Technicolor Angels

Ariel, Giclee Print, (8.75 x 6.5 in.)
Jophiel, Giclee Print, (8.7 x 6.5 in.)
























I have completed ten collages created from monotype papers around the subject of Angels.  These images will be exhibited as an editioned series of Giclee Prints in my studio during the 2011 Vashon Island Holiday Studio Tour.  Above and below are four of the ten images.

Winged beings have played mythic roles in many cultures through time. Zetos and Kalais, the winged sons of Boreas, God of the North Wind, were two of Jason’s companions in the Argnautica.  Though Hermes, Zeus’s express messenger, wore his wings on his boots, his Olympian compatriots Nike and Cupid wore theirs where we have come to expect, sprouting from their shoulders.   That’s generally where you will find them attached in depictions of Valkyries in Norse tradition, Faeries in Celtic myth and of course to Cherubim, Seraphim and depictions of Angels in contemporary Jewish and Christian tradition.
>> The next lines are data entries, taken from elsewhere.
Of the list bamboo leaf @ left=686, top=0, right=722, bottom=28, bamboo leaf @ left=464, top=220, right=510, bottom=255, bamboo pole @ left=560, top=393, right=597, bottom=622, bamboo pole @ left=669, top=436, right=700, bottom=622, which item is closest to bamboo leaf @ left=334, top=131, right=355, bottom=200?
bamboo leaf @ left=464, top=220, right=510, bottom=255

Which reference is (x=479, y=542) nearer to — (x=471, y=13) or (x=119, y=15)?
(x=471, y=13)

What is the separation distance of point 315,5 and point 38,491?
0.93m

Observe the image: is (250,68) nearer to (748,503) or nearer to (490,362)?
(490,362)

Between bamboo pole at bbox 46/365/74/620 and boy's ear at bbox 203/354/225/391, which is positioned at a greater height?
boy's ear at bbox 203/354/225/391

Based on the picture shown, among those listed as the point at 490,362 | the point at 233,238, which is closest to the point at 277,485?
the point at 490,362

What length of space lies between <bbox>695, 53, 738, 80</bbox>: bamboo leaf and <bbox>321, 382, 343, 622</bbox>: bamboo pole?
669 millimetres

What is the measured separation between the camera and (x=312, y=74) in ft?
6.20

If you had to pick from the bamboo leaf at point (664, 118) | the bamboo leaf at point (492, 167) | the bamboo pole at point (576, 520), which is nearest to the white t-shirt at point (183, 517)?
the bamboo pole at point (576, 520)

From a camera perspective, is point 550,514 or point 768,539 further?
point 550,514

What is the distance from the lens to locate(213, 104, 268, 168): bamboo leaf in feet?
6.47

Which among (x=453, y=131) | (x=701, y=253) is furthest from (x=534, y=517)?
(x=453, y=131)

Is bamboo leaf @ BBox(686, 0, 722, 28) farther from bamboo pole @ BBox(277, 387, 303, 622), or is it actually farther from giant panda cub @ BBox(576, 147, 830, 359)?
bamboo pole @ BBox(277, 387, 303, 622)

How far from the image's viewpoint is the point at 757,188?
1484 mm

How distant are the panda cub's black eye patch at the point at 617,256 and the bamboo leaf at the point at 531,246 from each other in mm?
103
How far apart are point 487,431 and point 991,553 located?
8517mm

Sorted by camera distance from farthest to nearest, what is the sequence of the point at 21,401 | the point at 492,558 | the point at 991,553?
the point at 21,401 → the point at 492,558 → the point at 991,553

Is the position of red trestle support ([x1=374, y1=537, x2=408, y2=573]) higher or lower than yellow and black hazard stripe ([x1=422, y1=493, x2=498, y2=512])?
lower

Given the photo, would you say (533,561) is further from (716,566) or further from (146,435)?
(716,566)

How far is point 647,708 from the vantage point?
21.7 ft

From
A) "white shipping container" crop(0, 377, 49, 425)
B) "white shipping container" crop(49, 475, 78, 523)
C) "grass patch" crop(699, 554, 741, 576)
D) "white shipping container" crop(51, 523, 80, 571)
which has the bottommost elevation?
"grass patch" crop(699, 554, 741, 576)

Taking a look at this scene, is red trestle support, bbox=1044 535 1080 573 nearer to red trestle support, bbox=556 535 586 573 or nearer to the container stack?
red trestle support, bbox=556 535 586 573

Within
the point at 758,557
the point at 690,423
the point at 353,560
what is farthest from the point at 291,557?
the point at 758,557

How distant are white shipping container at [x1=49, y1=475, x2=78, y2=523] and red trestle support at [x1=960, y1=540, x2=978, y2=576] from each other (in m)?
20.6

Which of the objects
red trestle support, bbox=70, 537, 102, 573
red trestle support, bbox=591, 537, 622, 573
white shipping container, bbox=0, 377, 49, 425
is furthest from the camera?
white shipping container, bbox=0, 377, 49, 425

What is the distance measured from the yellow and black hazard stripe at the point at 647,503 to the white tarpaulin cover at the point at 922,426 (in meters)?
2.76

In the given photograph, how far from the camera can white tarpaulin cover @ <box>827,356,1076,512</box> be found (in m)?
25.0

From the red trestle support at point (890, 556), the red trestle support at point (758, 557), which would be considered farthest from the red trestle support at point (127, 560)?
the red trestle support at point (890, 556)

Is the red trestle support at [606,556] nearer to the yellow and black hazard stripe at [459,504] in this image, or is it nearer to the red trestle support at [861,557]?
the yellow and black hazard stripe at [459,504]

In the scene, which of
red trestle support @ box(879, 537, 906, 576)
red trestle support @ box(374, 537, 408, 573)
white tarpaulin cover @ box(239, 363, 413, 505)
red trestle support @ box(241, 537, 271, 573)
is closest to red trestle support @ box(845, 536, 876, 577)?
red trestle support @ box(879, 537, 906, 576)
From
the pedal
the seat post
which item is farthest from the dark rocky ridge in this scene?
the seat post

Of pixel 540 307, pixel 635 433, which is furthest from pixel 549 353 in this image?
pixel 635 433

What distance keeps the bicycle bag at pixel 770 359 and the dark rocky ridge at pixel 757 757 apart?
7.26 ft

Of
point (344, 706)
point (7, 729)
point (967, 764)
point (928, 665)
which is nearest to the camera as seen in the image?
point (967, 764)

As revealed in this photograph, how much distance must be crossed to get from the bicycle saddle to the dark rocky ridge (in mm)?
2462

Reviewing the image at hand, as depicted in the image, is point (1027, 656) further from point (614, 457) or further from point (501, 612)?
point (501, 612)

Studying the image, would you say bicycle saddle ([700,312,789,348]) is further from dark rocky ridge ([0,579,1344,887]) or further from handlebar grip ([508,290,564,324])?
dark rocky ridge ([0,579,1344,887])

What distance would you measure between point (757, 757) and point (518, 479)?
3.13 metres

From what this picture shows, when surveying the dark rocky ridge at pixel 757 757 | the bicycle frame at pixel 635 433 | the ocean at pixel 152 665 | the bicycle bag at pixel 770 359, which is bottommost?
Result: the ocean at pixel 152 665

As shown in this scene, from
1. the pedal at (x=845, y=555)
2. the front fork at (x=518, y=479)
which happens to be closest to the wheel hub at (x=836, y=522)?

The English word angel, derived from the Greek ἄγγελος, means messenger.  No where in the Bible are these divine messengers described as winged nor are they represented in that way in early Christian art.  Sometime in the later part of the 4th century however, Angels appear suddenly to have grown them or at least artwork began depicting divine messengers complete with wings and another fashionable innovation of the period, halos. 

My Angel imagery is primarily inspired by the paintings of the early Italian Renaissance artist Fra Angelico.  I have always admired his various depictions of the Annunciation and his rendering of Angel Gabriel's technicolor wings.